Put the material from the line with "Out of [171,178]" up to and including the line with "2.78 metres" into a two-column CSV with the headers text and answer. Give one row for each text and the answer after it, with each field quoted and any line breaks replaced by spaces.

* Provided entries
..............................

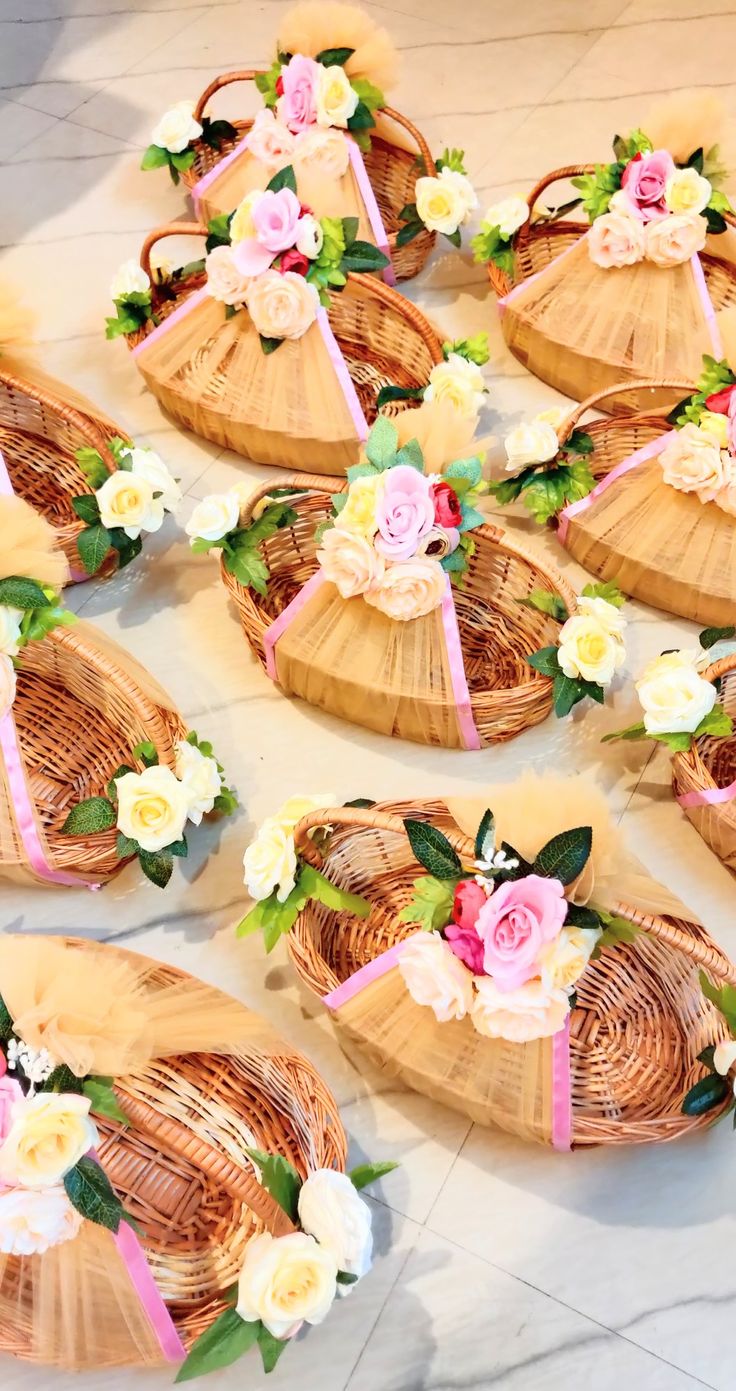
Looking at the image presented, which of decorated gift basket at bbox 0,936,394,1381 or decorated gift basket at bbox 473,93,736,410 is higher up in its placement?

..............................

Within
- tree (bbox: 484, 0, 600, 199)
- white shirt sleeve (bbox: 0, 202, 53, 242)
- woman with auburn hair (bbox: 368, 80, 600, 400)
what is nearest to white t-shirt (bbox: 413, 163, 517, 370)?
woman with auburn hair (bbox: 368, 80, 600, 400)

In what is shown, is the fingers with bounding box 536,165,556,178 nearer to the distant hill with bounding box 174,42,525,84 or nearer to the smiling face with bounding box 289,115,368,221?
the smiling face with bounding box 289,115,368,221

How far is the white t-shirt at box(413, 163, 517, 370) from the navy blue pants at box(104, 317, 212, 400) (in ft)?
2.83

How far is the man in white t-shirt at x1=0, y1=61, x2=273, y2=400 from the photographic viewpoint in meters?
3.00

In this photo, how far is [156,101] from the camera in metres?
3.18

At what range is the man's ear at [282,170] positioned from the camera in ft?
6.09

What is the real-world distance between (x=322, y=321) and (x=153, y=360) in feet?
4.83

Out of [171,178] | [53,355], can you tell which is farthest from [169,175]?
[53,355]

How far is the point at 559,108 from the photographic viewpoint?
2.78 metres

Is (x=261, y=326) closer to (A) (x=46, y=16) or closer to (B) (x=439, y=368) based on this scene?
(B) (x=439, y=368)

..............................

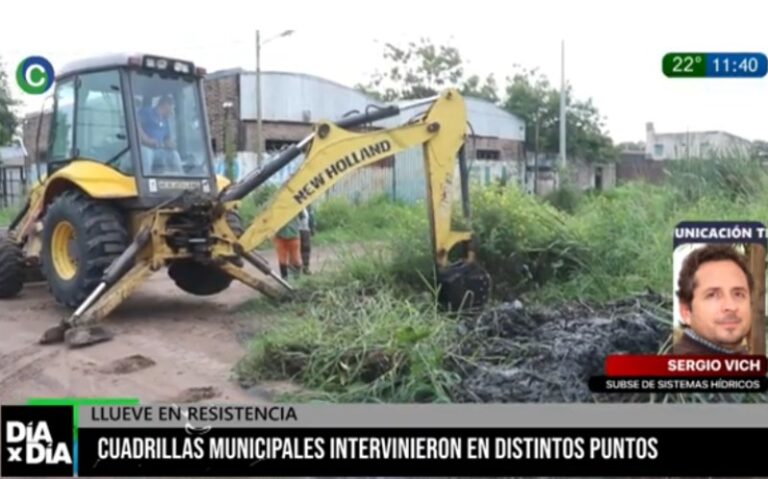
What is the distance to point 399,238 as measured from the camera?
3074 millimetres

..............................

* Solution
text,answer
"Out of [171,178] | [53,355], can you tell which is farthest from [169,175]?","[53,355]"
"How far is the point at 559,108 from the photographic viewpoint?","2.78 metres"